### Instructions for the task
Nothing but the line holding "kingdom: Animalia" and the lines after it, through the end of the records, should be set down, each exactly as it is.

Saved data entries:
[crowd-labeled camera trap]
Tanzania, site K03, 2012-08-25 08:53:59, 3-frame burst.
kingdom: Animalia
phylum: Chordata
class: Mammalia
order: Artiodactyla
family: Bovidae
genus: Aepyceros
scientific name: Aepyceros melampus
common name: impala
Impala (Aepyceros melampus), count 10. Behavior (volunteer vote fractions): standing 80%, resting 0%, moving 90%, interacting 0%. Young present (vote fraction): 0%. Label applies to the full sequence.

### Your solution
kingdom: Animalia
phylum: Chordata
class: Mammalia
order: Artiodactyla
family: Bovidae
genus: Aepyceros
scientific name: Aepyceros melampus
common name: impala
Impala (Aepyceros melampus), count 10. Behavior (volunteer vote fractions): standing 80%, resting 0%, moving 90%, interacting 0%. Young present (vote fraction): 0%. Label applies to the full sequence.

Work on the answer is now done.